Transient clusters will be launched on demand to process survey data and store the resulting products in the data lake. A shared set of common services will enable consistent authentication, authorization, data lineage, and data governance.
“The EDL supports the Census Bureau’s long-standing leadership in data analytics and technology, accelerating data innovation, realizing benefits through standardization and using cloud computing and open-source technology,” Smith observes. “In addition, the EDL reduces infrastructure costs and drives efficiencies in our business operations.”
The public also benefits. Responding to census questionnaires will take less time and effort because the platform enables reuse of responses as permissible, analyzes the quality of respondent data more quickly, and enables data to be easily corrected based on administrative records, Smith notes. The EDL will reduce redundant data collection while increasing the amount of data that supports the bureau’s mission.

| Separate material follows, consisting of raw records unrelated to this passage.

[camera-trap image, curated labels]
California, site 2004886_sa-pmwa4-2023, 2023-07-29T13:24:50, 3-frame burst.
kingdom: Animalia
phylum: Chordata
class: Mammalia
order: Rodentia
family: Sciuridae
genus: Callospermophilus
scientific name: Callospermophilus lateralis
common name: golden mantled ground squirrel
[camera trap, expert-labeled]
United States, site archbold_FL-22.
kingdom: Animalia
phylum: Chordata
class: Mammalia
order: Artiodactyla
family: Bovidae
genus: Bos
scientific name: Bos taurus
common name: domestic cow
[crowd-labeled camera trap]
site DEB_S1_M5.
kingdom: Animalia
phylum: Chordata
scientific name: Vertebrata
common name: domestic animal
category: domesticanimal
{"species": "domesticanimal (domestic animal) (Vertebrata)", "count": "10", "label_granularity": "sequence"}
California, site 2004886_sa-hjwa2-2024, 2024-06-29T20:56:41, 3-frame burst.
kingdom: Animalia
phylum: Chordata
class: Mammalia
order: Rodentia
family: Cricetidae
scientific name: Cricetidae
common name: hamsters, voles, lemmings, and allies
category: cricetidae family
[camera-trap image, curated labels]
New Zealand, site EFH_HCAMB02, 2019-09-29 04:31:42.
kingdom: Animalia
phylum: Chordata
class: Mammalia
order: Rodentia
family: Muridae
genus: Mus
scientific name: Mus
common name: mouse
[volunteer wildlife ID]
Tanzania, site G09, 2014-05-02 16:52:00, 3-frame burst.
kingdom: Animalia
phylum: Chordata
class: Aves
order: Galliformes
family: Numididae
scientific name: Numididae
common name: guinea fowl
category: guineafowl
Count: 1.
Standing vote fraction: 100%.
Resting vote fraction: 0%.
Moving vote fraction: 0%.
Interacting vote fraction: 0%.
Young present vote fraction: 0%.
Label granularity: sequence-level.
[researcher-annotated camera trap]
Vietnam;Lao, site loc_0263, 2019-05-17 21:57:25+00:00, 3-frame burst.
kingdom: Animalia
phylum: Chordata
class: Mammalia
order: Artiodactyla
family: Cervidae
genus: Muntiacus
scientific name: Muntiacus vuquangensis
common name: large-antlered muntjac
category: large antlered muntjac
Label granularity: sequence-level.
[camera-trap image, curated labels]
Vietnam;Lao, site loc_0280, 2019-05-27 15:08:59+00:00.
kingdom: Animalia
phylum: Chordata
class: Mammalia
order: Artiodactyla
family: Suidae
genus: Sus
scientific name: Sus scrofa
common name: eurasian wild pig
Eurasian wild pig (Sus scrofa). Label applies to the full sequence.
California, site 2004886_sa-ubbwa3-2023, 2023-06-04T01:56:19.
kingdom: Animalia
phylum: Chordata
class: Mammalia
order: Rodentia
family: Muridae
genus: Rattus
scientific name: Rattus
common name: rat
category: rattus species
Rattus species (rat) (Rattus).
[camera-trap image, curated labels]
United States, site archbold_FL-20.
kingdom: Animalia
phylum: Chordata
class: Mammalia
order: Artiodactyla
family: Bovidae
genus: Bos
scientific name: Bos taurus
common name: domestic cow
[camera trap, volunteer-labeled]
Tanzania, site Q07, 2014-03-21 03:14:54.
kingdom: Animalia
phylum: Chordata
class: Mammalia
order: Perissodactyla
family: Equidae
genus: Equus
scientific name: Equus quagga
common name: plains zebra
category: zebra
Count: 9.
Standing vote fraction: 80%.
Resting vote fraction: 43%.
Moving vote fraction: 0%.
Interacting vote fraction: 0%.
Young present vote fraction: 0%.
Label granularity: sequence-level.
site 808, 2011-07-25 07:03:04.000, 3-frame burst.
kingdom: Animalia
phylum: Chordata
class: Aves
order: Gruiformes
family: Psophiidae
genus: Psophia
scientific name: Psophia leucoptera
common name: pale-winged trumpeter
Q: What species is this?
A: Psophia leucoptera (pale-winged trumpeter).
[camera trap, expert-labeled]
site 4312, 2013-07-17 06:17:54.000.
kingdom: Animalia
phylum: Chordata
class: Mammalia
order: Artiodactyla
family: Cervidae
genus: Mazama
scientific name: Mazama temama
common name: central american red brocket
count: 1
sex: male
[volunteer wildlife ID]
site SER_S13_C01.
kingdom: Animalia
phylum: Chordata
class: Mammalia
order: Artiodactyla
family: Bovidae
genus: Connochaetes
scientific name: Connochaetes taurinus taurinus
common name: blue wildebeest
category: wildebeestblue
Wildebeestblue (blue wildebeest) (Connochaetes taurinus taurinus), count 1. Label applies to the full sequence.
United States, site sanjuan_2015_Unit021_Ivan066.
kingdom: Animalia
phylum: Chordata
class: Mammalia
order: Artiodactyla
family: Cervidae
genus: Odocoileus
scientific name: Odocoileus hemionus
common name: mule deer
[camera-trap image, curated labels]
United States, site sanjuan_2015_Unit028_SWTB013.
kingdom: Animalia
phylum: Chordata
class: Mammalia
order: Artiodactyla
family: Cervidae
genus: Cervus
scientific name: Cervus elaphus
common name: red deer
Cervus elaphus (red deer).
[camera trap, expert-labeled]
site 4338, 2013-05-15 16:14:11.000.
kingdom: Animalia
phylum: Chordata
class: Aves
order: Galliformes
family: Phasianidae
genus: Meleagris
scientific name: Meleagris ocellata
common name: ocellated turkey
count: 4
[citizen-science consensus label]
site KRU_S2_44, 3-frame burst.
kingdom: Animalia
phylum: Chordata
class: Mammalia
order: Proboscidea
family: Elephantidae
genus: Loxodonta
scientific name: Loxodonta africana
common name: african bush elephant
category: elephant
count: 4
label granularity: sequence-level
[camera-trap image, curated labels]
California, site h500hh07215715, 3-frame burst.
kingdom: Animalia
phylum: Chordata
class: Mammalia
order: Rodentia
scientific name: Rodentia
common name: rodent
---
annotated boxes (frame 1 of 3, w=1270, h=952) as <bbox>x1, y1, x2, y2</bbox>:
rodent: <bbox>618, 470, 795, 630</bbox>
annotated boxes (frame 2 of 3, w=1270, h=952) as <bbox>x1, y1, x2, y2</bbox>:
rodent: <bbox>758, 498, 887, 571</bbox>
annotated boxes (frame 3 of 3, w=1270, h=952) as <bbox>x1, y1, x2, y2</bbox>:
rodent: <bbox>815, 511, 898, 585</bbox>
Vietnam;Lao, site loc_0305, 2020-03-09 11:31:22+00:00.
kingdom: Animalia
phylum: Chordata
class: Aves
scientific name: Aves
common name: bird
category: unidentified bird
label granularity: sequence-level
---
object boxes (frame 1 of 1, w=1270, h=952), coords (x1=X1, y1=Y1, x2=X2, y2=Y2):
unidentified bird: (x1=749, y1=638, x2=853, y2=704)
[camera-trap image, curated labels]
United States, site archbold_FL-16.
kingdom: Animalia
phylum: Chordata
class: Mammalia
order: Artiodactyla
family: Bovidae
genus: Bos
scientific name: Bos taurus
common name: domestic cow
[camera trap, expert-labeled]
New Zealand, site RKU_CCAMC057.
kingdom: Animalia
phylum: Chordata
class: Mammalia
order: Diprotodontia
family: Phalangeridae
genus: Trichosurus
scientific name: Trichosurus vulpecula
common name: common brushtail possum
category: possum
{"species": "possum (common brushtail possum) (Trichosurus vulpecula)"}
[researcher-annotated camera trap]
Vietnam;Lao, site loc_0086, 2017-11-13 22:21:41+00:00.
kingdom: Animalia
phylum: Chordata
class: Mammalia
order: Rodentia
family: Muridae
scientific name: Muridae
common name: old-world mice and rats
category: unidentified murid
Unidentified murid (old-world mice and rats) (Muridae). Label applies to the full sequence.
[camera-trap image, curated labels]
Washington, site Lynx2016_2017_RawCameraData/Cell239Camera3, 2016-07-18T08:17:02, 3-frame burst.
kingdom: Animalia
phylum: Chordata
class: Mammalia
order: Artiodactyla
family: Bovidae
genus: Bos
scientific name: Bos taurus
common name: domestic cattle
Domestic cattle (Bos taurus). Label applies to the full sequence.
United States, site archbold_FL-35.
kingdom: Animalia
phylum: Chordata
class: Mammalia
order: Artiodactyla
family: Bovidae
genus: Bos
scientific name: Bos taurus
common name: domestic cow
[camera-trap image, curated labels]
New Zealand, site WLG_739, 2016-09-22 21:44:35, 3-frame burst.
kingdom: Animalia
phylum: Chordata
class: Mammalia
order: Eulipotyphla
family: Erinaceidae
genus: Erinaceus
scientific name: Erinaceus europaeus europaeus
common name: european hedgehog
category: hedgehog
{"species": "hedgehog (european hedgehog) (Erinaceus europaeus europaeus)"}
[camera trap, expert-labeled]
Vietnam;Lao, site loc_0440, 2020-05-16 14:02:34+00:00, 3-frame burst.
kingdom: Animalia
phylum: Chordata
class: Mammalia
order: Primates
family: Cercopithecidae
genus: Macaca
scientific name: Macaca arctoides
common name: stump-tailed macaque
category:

Personal information is protected as well. The EDL enables security, privacy, and policy controls for all types of sensitive data and code at an enterprise level. As a result, the bureau can effectively manage and secure multiple, large datasets via automation and use metadata to monitor, link and aggregate datasets through the survey lifecycle until the final products are disseminated, Smith says.
The ability to tag datasets enables governance of data through authorization policies – controlling access to personally identifiable information – and also enables lineage tracking of the datasets, allowing a data analytics process to be repeatedly executed on a set of source datasets and producing the same result with each execution. Prior to the EDL initiative, it was difficult to know with certainty how a dataset was transformed from one state to another.
In addition, authorization policies can be created so that multiple users can access the data without making copies of the original. As a result, data scientists will be able to share data and insights more easily within the bureau and across agencies, while adhering to policies for security and data governance. Because of this new capability, the Census Bureau is able to help other agencies derive insights from the data to ensure that resources are provided to those who need them and the government can plan for future needs through insight into the patterns of population growth and change.